Other capacities means other charge times.
With 1A charge current the CV phase takes a long time (Charge time would not have been faster with lower current).
Note: This is related to the cell, all chargers will do this.
The small cells are also handled acceptable, but the charge voltage is lower. I used the lowest current setting for the 14500 as can be seen the termination current is not reduced.
Four batteries can be charged with 1A.
With two batteries the current can be increased to 2A.
M1: 42,0°C, M2: 43,9°C, M3: 43,5°C, M4: 41,2°C, M5: 56,2°C, HS1: 86,4°C
Four batteries with 1A charging.
M1: 42,8°C, M2: 42,2°C, M3: 58,7°C, HS1: 91,5°C
Two batteries with 2A charging.
The charger is fairly slow to start, probably because it is waiting for user request to change current.
The manual said something about using pulse DC at 2A, the current varies a bit but is not pulsed. I tried with both one and two batteries.
3.6V charging (LiFePO4)
The charger charges to about 3.6V with a 80mA termination current, but it do not really turn the current fully off.
The charge current is very low, this prevents -dv/dt termination and the charger uses a voltage termination, but without a top-off charge.
This means the batteries are slightly under chargered, but looking at the capacity scale it cannot be much.
Again #4 has the highest voltage
With the large capacity batteries it is the same, no temperature increase when finished.
AAA is the same.
There is a NiCd setting on the charger, I wondered why because they can usual be charged on the NiMH setting without problems. Recording the curve above did not explain it, it looks like the NiMH charging.
There is no problem charging four NiMH with the low charge rate.

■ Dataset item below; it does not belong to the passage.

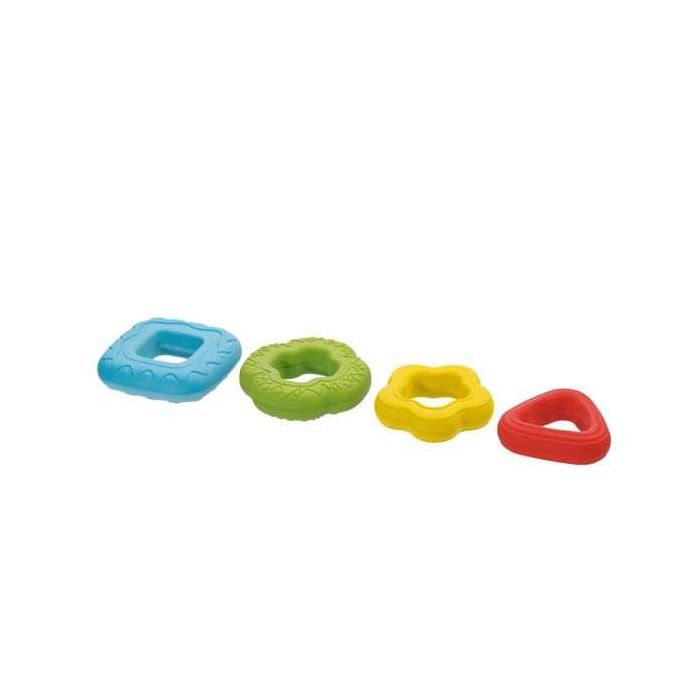 Pirámide de anillos 2 en 1 con base oscilante 14x18,5x14 cm 12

M1: 29,2°C, M2: 29,9°C, M3: 29,9°C, M4: 29,6°C, M5: 31,8°C, HS1: 38,0°C
The batteries stay very cool, this is not really surprising with the charge rate.
The charger is also slow to start with NiMH batteries. There is a possiblity to select NiCd batteries.

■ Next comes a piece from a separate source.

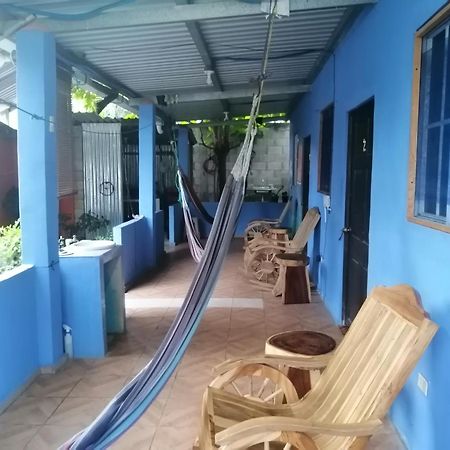 Tamanique Hostal Nina Oly מראה חיצוני תמונה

- Usb output is coded as Apple 2.1A (It is rated for 1A)
- Usb output requires at least two batteries to work.
- Current draw from LiIon battery is 10mA when idle
With two batteries the usb output current is fairly limited at about 0.7A
With four batteries I could draw above 2A, this nearly matches the 2.1A coding.
Drawing 0.5A on two batteries only worked for 1 hour.
Drawing 1A did not work at all.
With four batteries it works much better and can run for 12 hours at 0.5A
Increasing the load to 1A worked for less than 5 hours.
The noise is 26mV rms and 259mVpp
The noise is 25mV rms and 246mVpp
The noise is 43mV rms and 440mVpp.
Testing with 2830 volt and 4242 volt between mains and low volt side, did not show any safety problems.
LiIon charging looks fairly good, but I wonder about the voltage difference between channels and with changing charging current.
NiMH charging is also fairly good, but slow. It may stop a bit early, but not much and it stopped on all batteries. A top-off charge would have been nice.
Usb output is not very impressive, it cannot handle much load.
I did not test with the app. due to a couple of reasons: It was not available from Googles server and the app wants access to phone id, taking pictures, video, read and write data, network access. For an app. to control a charger that is a bit much.
The charger was supplied by Banggood for review.